1. **Roofline Pruning**: Drop 90% of tile configurations using analytical operational intensity bounds
2. **Compute-Symmetry Alignment**: Only evaluate tile sizes that are exact multiples of Tensor Core fragment dimensions (16×8×16 for H100)
3. **Hardware Occupancy Sieve**: Micro-benchmark the top candidates, selecting the configuration that maximizes SM occupancy

### Equality Saturation (Level 1 — the real superoptimizer)
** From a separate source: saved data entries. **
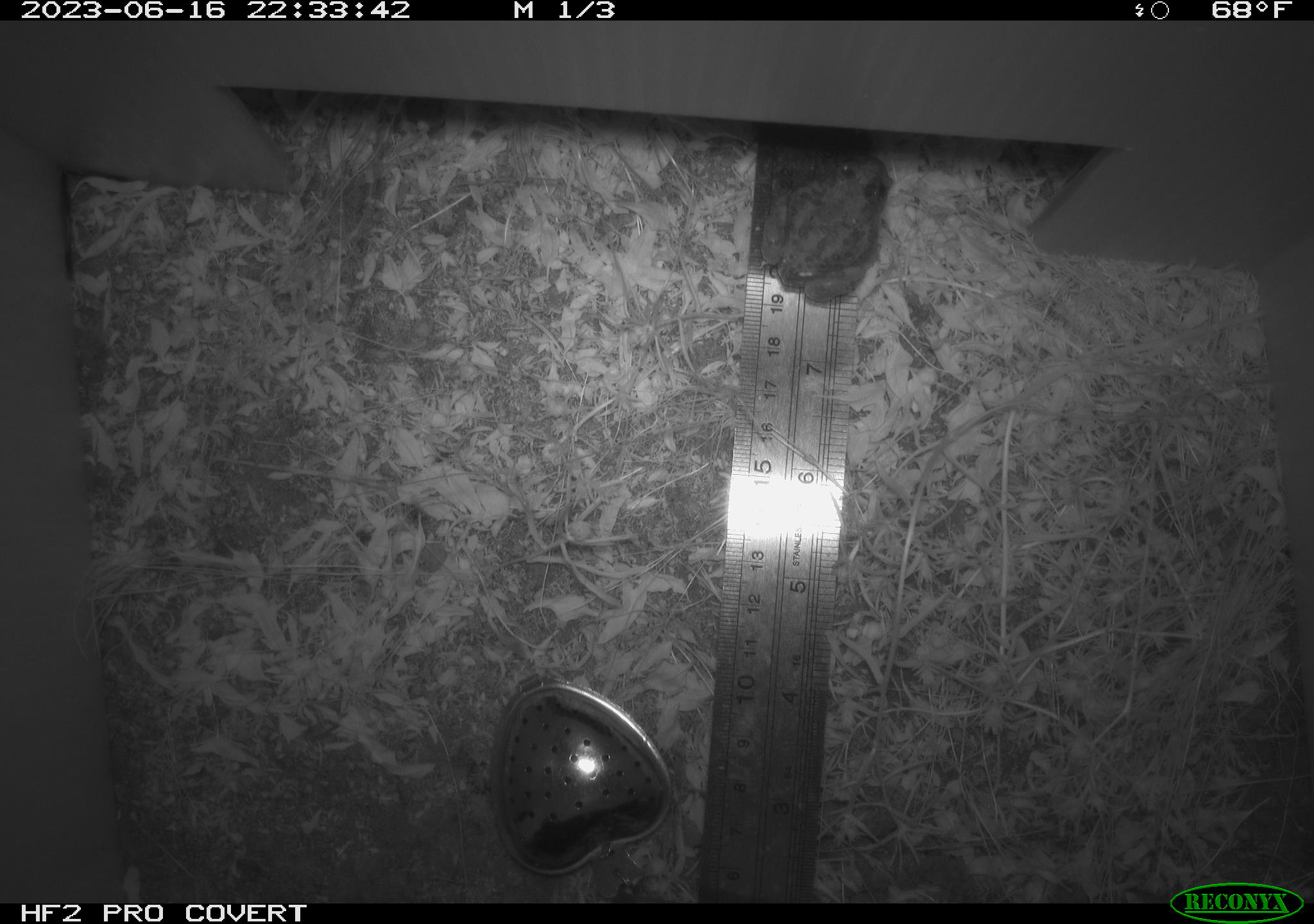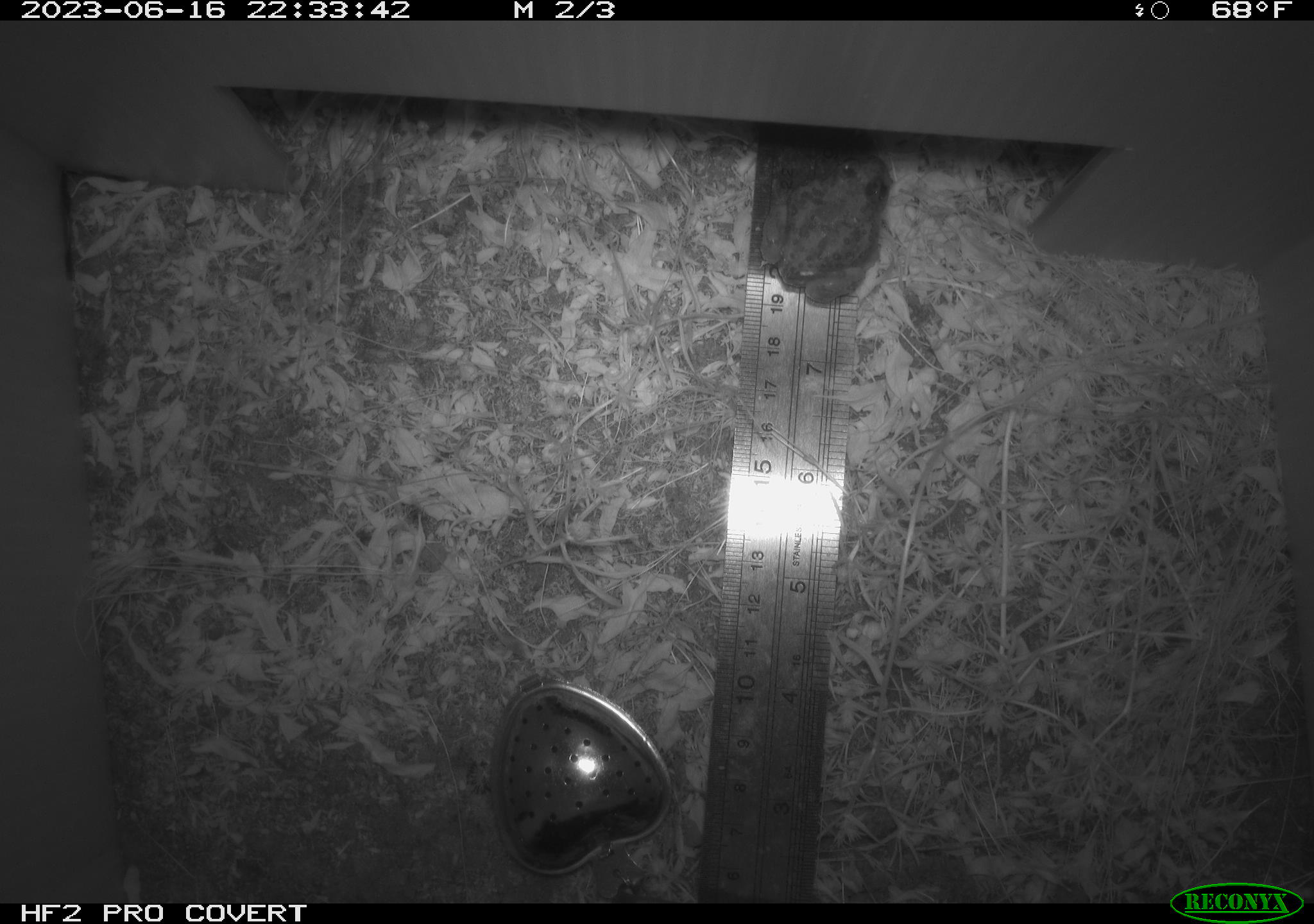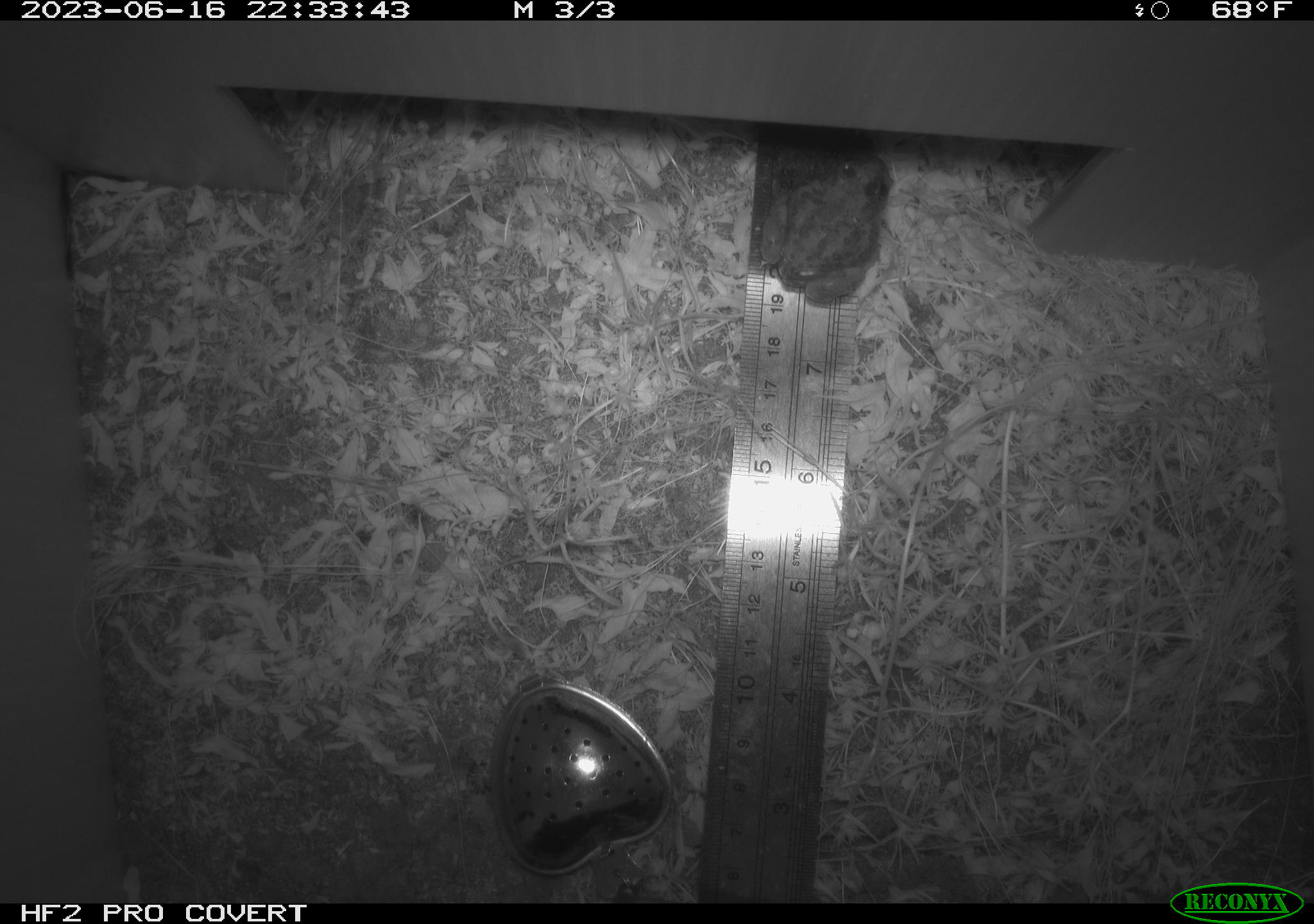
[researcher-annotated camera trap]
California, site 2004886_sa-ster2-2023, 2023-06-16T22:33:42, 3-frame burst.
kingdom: Animalia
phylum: Chordata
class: Amphibia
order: Anura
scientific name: Anura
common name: frogs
Frogs (Anura).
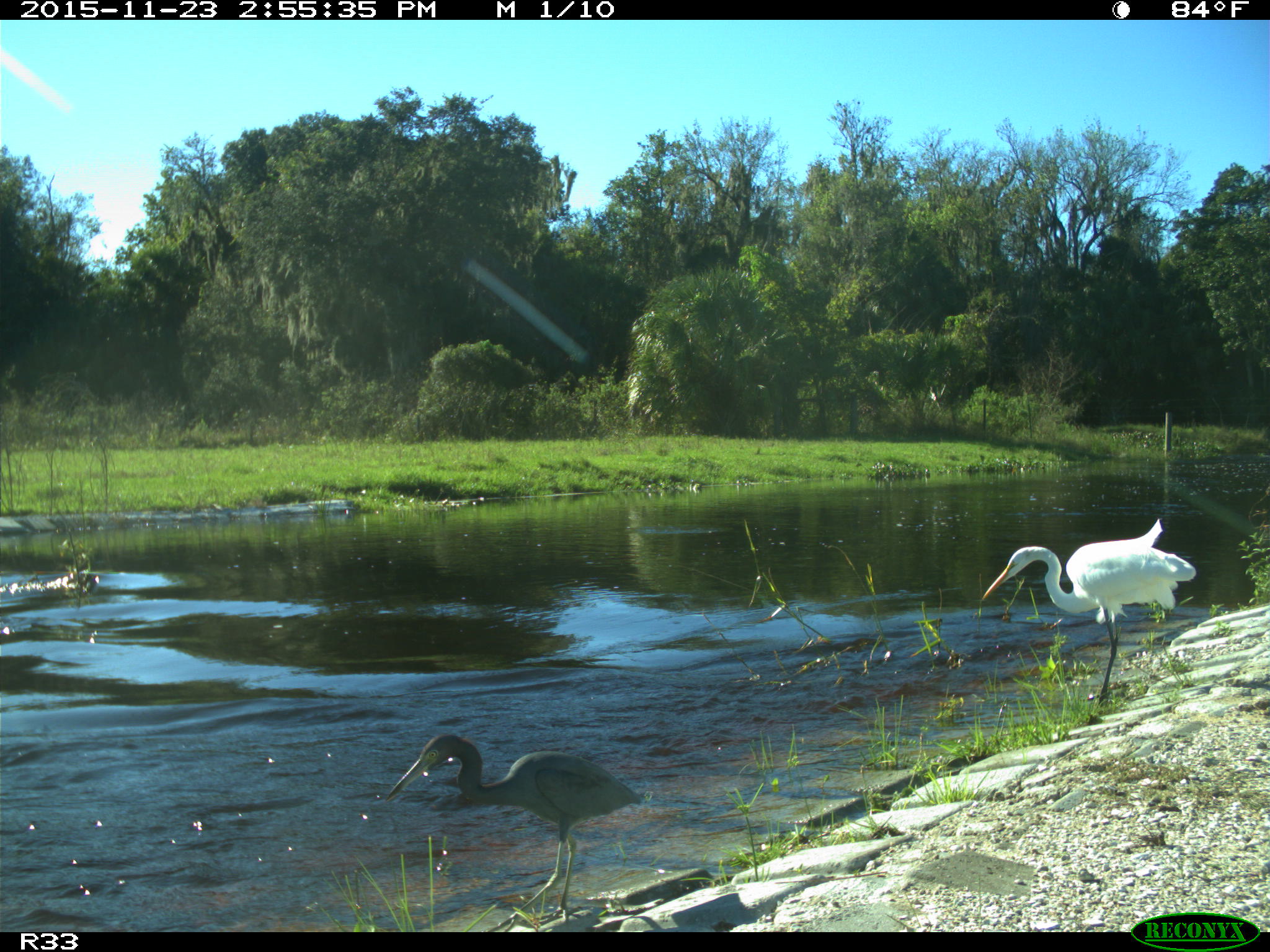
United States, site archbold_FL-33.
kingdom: Animalia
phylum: Chordata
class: Aves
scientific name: Aves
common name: birds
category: unidentified bird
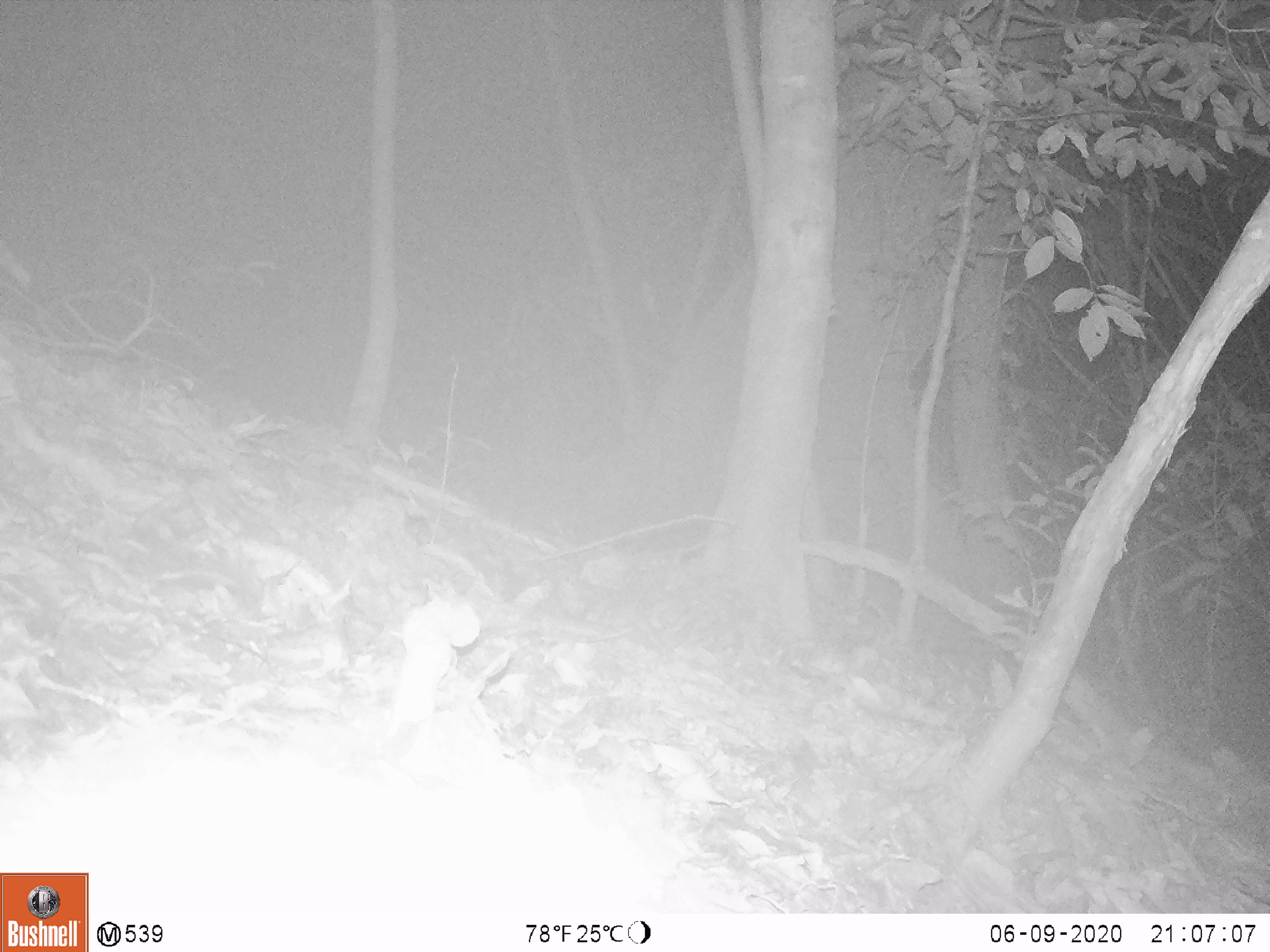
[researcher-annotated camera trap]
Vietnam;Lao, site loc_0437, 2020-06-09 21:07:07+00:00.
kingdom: Animalia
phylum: Chordata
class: Mammalia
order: Rodentia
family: Muridae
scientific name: Muridae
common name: old-world mice and rats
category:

Unlike traditional autotuners that only sweep hardware parameters, SympleX's superoptimizer explores the **space of equivalent programs** using equality saturation:

1. **E-Graph Construction**: The input program is represented as an e-graph — a data structure that compactly represents exponentially many equivalent expressions as equivalence classes
2. **Rewrite Rule Application**: Algebraic identities, fusion patterns, and tiling decompositions are applied iteratively, growing the e-graph to represent all discovered equivalent programs
3. **Polyhedral Guardrails**: Before any extracted program is accepted, it is validated against the original computation's data dependencies — rewrites that would violate semantics are rejected
4. **Cost-Guided Extraction**: The cheapest program is extracted from the saturated e-graph using a bottom-up dynamic programming approach, where fused operations (e.g., `FusedMatMulReLU`) have lower cost than their unfused equivalents (`ReLU(MatMul(A,B))`)

## Hardware Targets

Built-in profiles for:

| GPU | SMs | Tensor Core | HBM BW | SRAM/SM |
|-----|-----|-------------|--------|---------|
| **H100** (Hopper) | 132 | 16×8×16 FP16 | 3.35 TB/s | 228 KB |
| **B200** (Blackwell) | 160 | 16×8×32 FP16 | 8.0 TB/s | 304 KB |
| **Generic** | 84 | 16×8×16 FP16 | 2.0 TB/s | 164 KB |

Custom targets can be constructed via `HardwareTarget` fields.

## Project Structure

```
SympleX/
├── CMakeLists.txt
├── LICENSE                          # GNU AGPL v3
├── README.md
├── include/symplex/
│   ├── polyhedral/                  # Core polyhedral types
│   │   ├── integer_polytope.h
│   │   ├── affine_map.h
│   │   ├── dependency.h
│   │   ├── iteration_space.h
│   │   └── union_map.h
│   ├── schedule/                    # Schedule tree & transformations
│   │   ├── schedule_tree.h
│   │   ├── tiling.h
│   │   ├── fusion.h
│   │   ├── parallelization.h
│   │   └── schedule_map.h
│   ├── hardware/                    # GPU hardware models
│   │   └── hardware_target.h
│   ├── optimizer/                   # Superoptimizer search
│   │   ├── tile_config.h
│   │   ├── search_phase1.h
│   │   ├── search_phase2.h
│   │   ├── search_phase3.h
│   │   └── superoptimizer.h
│   ├── costmodel/                   # Performance cost models
│   │   ├── roofline.h
│   │   ├── analytical.h
│   │   ├── empirical.h
│   │   └── cost_model.h
│   ├── codegen/                     # PTX code generation
│   │   ├── wmma.h
│   │   ├── swizzle.h
│   │   ├── register_allocator.h
│   │   ├── ptx_emitter.h
│   │   └── code_generator.h
│   ├── distributed/                 # Distributed training
│   │   ├── mesh.h
│   │   ├── sharding.h
│   │   ├── nccl_bridge.h
│   │   └── pipeline_overlap.h
│   ├── fault_tolerance/             # Fault tolerance
│   │   ├── health_monitor.h
│   │   ├── forward_recovery.h
│   │   ├── communicator_repair.h
│   │   └── checkpoint.h
│   └── training/                    # Training orchestrator
│       ├── dynamic_batch.h
│       ├── memory_watchdog.h
│       ├── training_loop.h
│       └── compiler_pipeline.h
├── src/                             # Implementation files (mirrors include/)
├── tests/                           # Unit tests
├── benchmarks/                      # Performance benchmarks
└── examples/                        # Usage examples
```

## License

GNU Affero General Public License v3 — see [LICENSE](LICENSE).